Ce vieux Simenon, personnage controversé mais vrai prodige de la littérature, tant en qualité qu’en quantité. Un ultra-libéral avant la lettre et exilé fiscal, qui aura défendu son frère, néo-nazi rexiste, jusqu’au bout et se vantait de s’offrir une prostituée par jour. Une maraude par jour et point n’est besoin de médecin, aurait pu dire Rabelais. Plutôt un triste sire, on le voit.

Parmi les quelques 200 Maigret, celui-là, trouvé dans une boîte à livres. Maigret et son mort, quelqu’un qui l’avait harcelé au téléphone au motif que des tueurs le poursuivaient et qui demandait sa protection. Maigret se reproche de n’avoir pas pris l’appel suffisamment au sérieux et il s’en veut, culpabilisé par la mort de cet homme dont il porte le fardeau tout au long de l’enquête. C’est devenu son mort et il ne le laissera à personne.

La dépouille a été retrouvée Place de la Concorde, comme si on voulait que tout le monde la découvre. Après enquête, la victime tenait un bistrot près des quais de Bercy avec son épouse, Nine que, d’après les appels téléphoniques, Maigret était censé connaître. Il avait vaguement connu une Nine (Aline) à Cannes, il y a longtemps. Maigret est perplexe. Avec son équipe, il planque et fait rouvrir le bistrot avec un couple de proprios factices issus de la police judiciaire. Le piège fonctionne et, après bien des détours, Maigret se lance à la poursuite de criminels tchécoslovaques spécialisés dans l’extorsion de fonds dans des fermes isolées de Picardie, avec la vieille méthode des chauffeurs du XIX° siècle.
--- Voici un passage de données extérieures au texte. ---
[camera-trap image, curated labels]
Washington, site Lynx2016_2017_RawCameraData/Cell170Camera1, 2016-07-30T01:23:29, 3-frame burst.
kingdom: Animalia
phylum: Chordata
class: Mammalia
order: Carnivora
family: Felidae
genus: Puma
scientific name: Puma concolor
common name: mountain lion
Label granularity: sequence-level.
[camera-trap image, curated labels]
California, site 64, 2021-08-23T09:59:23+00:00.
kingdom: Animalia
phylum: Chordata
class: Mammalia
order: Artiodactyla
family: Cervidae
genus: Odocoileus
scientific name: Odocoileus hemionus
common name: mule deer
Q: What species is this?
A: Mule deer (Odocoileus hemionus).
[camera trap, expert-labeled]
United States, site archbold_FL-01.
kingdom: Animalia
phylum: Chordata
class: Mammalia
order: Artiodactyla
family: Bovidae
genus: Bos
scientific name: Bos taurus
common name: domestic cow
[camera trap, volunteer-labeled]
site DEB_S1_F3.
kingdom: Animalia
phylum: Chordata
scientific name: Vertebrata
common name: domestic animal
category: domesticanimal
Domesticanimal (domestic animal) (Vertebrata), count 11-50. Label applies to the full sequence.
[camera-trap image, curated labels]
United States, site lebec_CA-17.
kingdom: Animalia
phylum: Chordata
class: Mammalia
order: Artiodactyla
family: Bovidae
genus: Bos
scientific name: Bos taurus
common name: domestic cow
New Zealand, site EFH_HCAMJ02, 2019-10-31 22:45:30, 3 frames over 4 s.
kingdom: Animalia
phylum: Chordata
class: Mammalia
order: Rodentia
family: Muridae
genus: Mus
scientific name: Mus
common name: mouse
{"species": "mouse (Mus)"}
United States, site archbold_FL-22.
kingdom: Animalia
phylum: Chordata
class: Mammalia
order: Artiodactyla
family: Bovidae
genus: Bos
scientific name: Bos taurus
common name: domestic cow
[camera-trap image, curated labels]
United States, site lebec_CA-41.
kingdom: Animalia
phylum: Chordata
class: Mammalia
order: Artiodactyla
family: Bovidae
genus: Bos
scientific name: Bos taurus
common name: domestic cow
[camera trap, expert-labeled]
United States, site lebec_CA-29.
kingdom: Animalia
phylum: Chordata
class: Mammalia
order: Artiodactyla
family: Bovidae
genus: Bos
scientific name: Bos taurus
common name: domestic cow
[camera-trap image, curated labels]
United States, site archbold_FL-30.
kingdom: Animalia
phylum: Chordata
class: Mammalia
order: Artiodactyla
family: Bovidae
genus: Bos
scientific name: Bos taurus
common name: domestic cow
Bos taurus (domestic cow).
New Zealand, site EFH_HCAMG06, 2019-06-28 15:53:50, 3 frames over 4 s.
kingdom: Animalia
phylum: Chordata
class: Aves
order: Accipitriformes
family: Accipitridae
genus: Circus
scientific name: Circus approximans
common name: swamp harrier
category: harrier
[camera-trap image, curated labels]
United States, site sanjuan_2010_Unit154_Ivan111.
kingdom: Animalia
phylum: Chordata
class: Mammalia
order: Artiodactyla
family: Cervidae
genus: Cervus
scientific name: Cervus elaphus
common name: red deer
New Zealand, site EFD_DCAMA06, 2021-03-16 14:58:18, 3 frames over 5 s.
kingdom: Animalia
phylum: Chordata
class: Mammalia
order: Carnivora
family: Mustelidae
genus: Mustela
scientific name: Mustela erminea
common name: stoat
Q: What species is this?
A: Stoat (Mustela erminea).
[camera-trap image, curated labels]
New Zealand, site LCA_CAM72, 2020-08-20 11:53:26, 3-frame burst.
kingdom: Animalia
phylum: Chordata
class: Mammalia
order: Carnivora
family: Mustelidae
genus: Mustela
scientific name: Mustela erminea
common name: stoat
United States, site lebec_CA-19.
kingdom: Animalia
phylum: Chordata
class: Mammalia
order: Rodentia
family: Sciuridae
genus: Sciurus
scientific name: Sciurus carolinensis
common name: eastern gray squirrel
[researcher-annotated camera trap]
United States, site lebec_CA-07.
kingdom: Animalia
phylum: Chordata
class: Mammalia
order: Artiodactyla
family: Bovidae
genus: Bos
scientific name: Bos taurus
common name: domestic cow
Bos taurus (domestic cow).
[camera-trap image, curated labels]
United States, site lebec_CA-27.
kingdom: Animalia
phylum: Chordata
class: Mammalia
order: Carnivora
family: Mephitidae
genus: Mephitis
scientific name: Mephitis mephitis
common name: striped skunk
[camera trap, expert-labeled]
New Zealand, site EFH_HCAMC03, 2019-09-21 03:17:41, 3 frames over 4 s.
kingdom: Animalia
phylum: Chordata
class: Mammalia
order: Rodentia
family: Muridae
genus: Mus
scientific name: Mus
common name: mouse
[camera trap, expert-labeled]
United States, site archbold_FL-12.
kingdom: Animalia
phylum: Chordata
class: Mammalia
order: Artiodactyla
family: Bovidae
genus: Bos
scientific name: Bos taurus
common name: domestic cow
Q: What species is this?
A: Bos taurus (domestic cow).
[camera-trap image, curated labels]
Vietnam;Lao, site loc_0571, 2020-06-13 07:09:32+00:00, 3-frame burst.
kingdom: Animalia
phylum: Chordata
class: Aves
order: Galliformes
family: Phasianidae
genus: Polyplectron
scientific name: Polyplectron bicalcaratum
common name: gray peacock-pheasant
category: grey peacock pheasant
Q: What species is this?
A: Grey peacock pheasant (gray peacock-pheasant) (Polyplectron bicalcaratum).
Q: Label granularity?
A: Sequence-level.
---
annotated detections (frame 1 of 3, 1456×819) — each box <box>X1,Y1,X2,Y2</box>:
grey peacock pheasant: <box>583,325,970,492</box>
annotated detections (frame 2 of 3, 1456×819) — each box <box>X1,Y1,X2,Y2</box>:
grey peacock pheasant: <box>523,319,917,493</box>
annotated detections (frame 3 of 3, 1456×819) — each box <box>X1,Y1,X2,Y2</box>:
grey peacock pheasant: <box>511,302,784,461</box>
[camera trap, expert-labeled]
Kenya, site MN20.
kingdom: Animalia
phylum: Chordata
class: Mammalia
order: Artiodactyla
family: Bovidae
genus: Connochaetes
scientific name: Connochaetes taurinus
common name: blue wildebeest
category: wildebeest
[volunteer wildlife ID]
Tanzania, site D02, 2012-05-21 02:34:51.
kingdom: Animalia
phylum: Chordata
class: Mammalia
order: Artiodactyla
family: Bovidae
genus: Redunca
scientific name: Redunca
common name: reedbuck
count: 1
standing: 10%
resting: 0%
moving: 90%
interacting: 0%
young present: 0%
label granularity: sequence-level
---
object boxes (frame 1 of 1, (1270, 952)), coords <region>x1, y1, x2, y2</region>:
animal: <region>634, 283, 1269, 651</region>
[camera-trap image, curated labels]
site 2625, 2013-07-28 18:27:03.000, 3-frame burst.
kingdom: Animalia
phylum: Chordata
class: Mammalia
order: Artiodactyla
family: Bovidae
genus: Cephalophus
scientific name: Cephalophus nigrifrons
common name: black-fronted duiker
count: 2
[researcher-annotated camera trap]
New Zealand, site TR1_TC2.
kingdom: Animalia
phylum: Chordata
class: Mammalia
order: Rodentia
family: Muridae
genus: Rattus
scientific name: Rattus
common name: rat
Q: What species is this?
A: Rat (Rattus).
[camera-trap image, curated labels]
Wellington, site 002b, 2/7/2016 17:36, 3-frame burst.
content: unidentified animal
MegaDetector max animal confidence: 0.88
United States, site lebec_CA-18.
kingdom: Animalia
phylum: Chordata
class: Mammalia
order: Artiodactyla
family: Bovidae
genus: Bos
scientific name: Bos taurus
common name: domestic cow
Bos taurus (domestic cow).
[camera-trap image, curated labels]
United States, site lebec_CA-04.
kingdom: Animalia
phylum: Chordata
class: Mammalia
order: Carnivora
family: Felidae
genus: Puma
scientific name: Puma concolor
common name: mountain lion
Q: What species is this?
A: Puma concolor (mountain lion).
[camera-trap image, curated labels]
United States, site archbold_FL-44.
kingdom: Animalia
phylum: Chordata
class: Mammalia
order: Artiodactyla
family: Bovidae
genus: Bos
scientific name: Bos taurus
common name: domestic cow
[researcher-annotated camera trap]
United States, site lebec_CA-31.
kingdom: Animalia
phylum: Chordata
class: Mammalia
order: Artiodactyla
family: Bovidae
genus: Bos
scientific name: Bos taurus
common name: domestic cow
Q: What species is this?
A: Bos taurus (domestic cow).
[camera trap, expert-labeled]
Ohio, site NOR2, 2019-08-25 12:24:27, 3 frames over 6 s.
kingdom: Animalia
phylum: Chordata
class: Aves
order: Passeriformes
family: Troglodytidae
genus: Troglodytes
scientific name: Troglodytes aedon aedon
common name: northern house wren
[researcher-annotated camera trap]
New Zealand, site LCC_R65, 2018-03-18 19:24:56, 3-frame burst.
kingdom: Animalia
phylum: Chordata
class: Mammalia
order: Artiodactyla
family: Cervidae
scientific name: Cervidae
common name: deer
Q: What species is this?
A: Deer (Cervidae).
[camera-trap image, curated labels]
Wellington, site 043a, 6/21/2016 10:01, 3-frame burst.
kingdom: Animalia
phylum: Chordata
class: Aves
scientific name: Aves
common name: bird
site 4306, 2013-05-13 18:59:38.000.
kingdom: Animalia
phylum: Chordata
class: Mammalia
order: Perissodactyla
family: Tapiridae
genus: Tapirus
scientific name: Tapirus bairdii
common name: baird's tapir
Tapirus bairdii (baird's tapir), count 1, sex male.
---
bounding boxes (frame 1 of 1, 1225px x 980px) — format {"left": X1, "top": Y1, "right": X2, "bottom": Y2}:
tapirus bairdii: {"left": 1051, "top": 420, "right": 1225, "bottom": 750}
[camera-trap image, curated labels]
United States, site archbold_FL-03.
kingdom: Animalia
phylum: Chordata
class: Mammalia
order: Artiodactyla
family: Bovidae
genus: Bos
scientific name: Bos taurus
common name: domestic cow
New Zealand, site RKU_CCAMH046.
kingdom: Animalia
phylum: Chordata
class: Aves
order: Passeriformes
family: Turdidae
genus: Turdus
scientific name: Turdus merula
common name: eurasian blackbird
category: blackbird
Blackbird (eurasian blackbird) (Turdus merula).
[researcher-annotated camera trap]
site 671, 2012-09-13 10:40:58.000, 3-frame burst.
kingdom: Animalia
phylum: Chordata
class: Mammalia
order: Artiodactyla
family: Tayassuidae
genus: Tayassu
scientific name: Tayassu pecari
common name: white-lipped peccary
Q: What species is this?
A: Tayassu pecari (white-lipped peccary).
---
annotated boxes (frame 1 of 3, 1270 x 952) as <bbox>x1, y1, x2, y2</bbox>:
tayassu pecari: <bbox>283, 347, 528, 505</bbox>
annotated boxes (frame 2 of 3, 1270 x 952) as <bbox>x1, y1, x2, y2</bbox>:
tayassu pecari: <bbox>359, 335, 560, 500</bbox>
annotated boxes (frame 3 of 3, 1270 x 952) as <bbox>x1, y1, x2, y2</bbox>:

Le mort de Maigret était tombé accidentellement sur leur chef, sur un champ de courses.

On suit la progression de l’enquête avec intérêt, avec tout l’éventail des méthodes policières : surveillance des gares et des routes, rafles dans les clandés et les meublés, fichiers, interrogatoires, indics, filatures… Tout y est. Mais l’intérêt d’un Maigret va bien au-delà de ça. Tout est dans l’atmosphère, de tabac de pipe, de bières au comptoir, des choucroutes de brasserie, de chaussettes à clou, de concierges, de petits truands, de prostituées… Atmosphère de cette France de l’après-guerre, des années 1950 qui revient par bouffées nostalgiques au fil des pages cornées qu’on tourne à toute vitesse.

« Il avait plus tout le dimanche », c’est par exemple par cette phrase que commence Maigret et l’homme du banc, et toute sa magie est dans le son qu’elle rend et dans l’image qu’elle renvoie : un lundi matin brumeux où on se remet péniblement au travail. C’est du grand art, c’est du Simenon ; quelqu’un qui, quoi qu’il eût pu être, connaissait les hommes, les mots et cette chienne de vie.

11 décembre 2021

Comments:

Merci Didier pour les deux introductions sur Theodore Sturgeon et Trevanian, deux auteurs que je ne connaissais pas … et ton article sur Simenon me transporte 33 ans en arrière quand j’avais produit l’épisode de « Maigret à New York » pour Antenne 2, et c’était l’un des tous derniers épisodes avec Jean Richard, sinon le dernier.